Futures rose 1.2 percent to 2,623 ringgit ($827) a metric ton on the Bursa Malaysia Derivatives, the highest close since September 2012. That’s 21 percent more than the 2,167 ringgit settlement on July 29, meeting the common definition of a bull market. Palm increased 7.3 percent this week, the most since 2010, and is heading for its first annual gain in three years.
Prices climbed on concern that output is less than analysts expected and that the start of the monsoon this month would further curb supply. While palm is produced year-round, output peaks from July to October. Several major plantations in Indonesia reported production unexpectedly fell 7 percent to 10 percent in the first 10 months because of rain and the growing cycle, said Derom Bangun, chairman of the palm oil board.
“It’s a combination of lower stocks and lower-than-expected production year-to-date from Indonesia,” Ivy Ng, an analyst at CIMB Investment Bank Bhd., said by phone from Kuala Lumpur. “The third quarter is the peak-production season and the fact that it’s not matching last year’s production has gotten people a bit excited.” Stockpiles are also lower, she said.
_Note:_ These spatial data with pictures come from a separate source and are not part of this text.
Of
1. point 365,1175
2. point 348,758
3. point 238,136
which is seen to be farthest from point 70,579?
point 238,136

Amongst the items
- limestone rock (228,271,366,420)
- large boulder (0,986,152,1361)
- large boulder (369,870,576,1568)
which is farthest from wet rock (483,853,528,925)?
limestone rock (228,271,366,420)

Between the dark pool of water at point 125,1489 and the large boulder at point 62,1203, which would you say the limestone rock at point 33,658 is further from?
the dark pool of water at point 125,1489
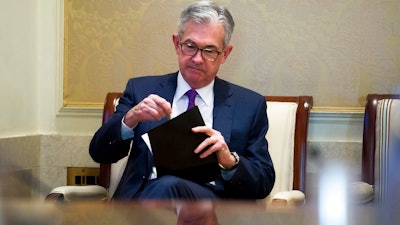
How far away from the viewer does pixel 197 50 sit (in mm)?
2180

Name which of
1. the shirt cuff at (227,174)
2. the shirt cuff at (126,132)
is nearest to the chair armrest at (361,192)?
the shirt cuff at (227,174)

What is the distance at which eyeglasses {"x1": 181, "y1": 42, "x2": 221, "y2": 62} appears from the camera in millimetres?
2180

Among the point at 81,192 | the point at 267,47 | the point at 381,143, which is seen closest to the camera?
the point at 81,192

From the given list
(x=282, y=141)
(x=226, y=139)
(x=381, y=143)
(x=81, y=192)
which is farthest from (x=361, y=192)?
(x=81, y=192)

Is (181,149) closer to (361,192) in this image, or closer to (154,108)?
(154,108)

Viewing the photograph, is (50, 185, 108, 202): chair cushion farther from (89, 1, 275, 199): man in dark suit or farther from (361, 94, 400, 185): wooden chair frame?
(361, 94, 400, 185): wooden chair frame

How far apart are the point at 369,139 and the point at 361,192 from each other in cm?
33

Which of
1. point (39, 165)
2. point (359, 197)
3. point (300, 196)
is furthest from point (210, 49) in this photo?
point (39, 165)

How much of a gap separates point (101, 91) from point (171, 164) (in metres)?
1.08

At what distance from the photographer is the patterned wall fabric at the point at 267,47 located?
8.87ft

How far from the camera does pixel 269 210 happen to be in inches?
49.7

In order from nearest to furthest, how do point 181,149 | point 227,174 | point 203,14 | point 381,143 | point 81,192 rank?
point 181,149, point 227,174, point 203,14, point 81,192, point 381,143

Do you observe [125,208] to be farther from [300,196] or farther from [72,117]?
[72,117]

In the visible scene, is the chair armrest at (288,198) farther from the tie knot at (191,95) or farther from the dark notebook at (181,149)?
the tie knot at (191,95)
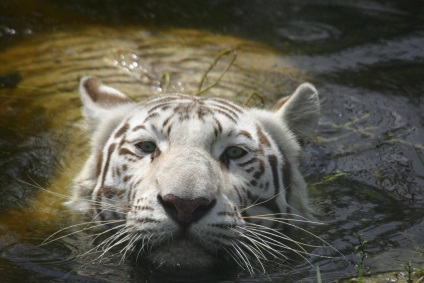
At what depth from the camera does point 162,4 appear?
787cm

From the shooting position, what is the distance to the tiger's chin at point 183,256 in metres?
3.49

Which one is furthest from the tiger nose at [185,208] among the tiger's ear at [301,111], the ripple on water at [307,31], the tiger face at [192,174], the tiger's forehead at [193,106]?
the ripple on water at [307,31]

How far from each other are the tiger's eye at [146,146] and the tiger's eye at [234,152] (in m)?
0.34

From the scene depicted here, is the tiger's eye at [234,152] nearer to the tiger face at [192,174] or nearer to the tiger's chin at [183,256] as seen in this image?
the tiger face at [192,174]

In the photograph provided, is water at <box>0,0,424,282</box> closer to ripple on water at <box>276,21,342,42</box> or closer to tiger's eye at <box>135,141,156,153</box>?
ripple on water at <box>276,21,342,42</box>

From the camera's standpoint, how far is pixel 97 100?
186 inches

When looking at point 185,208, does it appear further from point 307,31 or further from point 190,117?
point 307,31

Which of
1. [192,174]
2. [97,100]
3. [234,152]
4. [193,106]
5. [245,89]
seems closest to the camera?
[192,174]

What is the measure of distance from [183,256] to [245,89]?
276 cm

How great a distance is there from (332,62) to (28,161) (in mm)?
2809

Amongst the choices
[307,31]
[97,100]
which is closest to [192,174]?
[97,100]

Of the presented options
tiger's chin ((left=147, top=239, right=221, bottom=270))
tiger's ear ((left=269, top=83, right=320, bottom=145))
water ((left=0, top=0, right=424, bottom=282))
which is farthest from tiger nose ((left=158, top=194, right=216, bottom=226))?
tiger's ear ((left=269, top=83, right=320, bottom=145))

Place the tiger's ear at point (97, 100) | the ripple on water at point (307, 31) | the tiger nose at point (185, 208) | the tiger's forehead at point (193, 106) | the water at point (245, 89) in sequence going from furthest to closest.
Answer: the ripple on water at point (307, 31) → the tiger's ear at point (97, 100) → the water at point (245, 89) → the tiger's forehead at point (193, 106) → the tiger nose at point (185, 208)

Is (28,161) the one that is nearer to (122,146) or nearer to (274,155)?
(122,146)
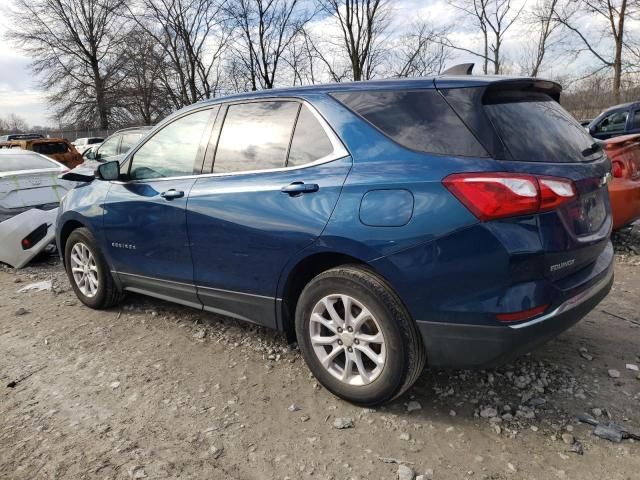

Inventories in Malaysia were probably 1.83 million tons last month, Ng wrote in a report today, lowering her estimate by about 3 percent. That’s 27 percent less from a year earlier and the lowest level for October since 2010, according to data from the palm oil board. Prices rose 12 percent in October 2010 and extended gains by 24 percent through December that year.
The commodity tumbled into a bear market in June 2012 as production outpaced demand. Concern that rains are curbing output contrasts with estimates of increasing supply from the U.S. Department of Agriculture. World production will advance 5 percent to 58.1 million tons, boosting stockpiles by 17 percent to an all-time high of 9.2 million tons, the USDA estimates.
“The price improvement could be sustained, although the upside may be capped” as palm’s discount to soybean oil narrows, Ng said in the report.
The gap shrank to $91.58 a ton, the smallest since May 2012 and compared with $379 in October last year. The 14-day relative strength index for palm was 78.8. Some traders see readings above 70 as a sign a drop in prices is imminent.
Soybean oil for December delivery advanced 0.9 percent to 41.72 cents a pound on the Chicago Board of Trade, while soybeans for January were little changed at $12.665 a bushel.
Refined palm oil for May delivery gained 1.3 percent to end at 6,374 yuan ($1,045) a ton on the Dalian Commodity Exchange and soybean oil rose 1.2 percent to end at 7,302 yuan.